According to UN emergency aid coordinator Martin Griffiths, the conflict must stop quickly. About 5.2 million people in the Tigray area, more than 90% of the region's population, need help to survive. Of these, some 400,000 are already in extreme hunger. And, of course, the first to suffer are the smallest: two-thirds of the people who die in starvation are small children.

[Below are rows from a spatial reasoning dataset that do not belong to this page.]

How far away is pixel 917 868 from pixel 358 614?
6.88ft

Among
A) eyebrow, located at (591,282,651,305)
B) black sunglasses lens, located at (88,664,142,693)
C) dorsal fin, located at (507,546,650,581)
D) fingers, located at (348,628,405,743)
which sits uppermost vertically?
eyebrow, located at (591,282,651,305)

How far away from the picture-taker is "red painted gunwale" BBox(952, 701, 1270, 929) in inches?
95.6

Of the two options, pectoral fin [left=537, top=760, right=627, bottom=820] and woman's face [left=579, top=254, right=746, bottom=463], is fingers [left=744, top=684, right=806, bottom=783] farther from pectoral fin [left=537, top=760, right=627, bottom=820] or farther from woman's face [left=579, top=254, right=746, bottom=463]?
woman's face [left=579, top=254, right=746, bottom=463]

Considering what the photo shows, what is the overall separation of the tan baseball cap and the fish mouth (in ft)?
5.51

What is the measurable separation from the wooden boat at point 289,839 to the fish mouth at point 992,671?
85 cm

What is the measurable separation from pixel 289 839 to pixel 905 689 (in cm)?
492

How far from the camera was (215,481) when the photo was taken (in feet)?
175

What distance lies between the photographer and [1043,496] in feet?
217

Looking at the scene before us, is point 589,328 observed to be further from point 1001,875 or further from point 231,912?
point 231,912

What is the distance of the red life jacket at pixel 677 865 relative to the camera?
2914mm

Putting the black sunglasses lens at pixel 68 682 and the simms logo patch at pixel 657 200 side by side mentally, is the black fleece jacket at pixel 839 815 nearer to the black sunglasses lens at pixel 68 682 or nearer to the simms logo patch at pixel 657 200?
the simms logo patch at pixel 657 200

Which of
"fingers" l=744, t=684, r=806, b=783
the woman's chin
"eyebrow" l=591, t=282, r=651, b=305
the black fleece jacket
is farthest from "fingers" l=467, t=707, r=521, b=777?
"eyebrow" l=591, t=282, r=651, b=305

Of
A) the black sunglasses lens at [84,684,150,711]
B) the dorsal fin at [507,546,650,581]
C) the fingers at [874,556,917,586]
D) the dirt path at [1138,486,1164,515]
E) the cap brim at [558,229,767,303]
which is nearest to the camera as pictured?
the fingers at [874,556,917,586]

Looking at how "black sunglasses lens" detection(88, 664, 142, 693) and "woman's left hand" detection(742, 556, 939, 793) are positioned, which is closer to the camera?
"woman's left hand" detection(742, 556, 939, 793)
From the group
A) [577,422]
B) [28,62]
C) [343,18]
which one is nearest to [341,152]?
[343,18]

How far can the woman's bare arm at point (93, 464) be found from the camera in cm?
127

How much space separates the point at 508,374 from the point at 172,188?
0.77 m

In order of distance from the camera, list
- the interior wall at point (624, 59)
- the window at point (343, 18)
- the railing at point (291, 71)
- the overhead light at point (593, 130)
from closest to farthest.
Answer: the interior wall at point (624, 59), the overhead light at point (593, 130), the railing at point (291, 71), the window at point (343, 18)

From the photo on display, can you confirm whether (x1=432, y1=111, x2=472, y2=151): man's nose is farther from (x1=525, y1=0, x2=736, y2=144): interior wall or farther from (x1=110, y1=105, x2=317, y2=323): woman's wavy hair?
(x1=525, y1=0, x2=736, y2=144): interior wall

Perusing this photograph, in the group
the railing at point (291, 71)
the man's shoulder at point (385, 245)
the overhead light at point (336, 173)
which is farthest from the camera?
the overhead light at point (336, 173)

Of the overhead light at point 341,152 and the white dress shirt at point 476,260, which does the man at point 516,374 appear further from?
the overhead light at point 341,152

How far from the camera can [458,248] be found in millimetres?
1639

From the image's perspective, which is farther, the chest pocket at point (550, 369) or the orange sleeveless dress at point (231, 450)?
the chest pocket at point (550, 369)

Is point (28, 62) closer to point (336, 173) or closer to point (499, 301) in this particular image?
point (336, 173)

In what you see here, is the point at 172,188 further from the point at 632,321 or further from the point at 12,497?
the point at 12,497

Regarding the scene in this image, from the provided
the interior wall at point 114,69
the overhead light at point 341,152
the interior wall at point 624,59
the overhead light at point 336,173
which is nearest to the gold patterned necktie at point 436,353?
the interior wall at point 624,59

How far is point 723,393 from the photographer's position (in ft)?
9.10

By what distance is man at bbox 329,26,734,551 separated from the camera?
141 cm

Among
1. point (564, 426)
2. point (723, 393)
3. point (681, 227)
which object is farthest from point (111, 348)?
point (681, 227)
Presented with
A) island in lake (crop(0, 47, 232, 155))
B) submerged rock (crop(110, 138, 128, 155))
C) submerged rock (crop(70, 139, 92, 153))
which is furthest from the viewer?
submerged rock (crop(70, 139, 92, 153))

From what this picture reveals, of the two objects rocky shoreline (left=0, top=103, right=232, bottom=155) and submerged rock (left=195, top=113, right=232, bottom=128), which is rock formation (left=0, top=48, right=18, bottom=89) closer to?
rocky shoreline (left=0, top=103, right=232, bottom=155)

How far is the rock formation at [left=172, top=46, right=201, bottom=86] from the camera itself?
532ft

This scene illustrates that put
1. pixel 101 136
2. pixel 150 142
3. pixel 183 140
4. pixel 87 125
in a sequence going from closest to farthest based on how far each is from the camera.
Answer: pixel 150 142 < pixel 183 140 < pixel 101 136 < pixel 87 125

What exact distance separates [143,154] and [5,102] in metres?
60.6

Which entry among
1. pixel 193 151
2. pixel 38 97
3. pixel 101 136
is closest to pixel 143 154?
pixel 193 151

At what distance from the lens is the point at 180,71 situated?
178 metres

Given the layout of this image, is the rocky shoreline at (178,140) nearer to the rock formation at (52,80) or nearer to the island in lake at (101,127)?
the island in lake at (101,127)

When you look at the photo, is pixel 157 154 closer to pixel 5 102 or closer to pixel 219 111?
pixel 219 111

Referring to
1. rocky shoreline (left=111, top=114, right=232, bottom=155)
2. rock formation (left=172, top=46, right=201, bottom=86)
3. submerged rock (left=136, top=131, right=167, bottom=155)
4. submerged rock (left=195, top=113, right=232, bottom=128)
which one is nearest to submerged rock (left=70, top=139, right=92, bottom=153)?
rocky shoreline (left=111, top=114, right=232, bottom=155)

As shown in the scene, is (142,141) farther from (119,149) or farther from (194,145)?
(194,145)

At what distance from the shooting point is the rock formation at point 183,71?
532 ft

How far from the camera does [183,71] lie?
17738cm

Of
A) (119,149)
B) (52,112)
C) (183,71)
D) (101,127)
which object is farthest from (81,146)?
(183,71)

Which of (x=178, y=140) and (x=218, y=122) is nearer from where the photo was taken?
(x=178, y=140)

On the other hand, doctors and citizens of a town in Amhara denounce the killing of 120 civilians by TPLF guerrillas in early September. This attack has not yet been ratified by any independent organization and TPLF has denied its participation. Spokesman Getachew Reda noted the following: “We firmly reject the fact that our forces have been involved in the killing of civilians and demand, moreover, an independent investigation into all the horrors that have occurred.”
And now what?
"Abiy Ahmed calls on all war-capable Ethiopians to join the army to participate in the 'final attack'. The president of the Amhara region brings together all religious leaders and asks them to join the 'religious war' against Tigray. The killings of Tigrinys living outside the Tigray are multiplying, for example in the capital of Addis Ababa. The media and official institutions say that Tigray and TPLF are terrorists. They do not consider it a legitimate agent, which impedes the door to any peace agreement," said Mikel Bilbao.
The media and armed blockade imposed on Tigray continues. The number of displaced persons and deaths is increasing. The TPLF is fighting on several fronts and the Ethiopian Government is preparing a broader military offensive. The international community (EE.UU., China, the European Union or the African Union headquartered in Addis Ababa) has shown, at the most, a "concern" about the situation in Ethiopia, without moving its finger. Therefore, if someone or something does not stop it, all the conditions are laid down for the massacre to survive.
Barack Obama, the Nobel Peace Prize, is the president of history who has ordered more people to be killed by drones. Well, Abiy Ahmed also wants to be part of this cruel story, with a curious title: the criminal war with a novel of peace.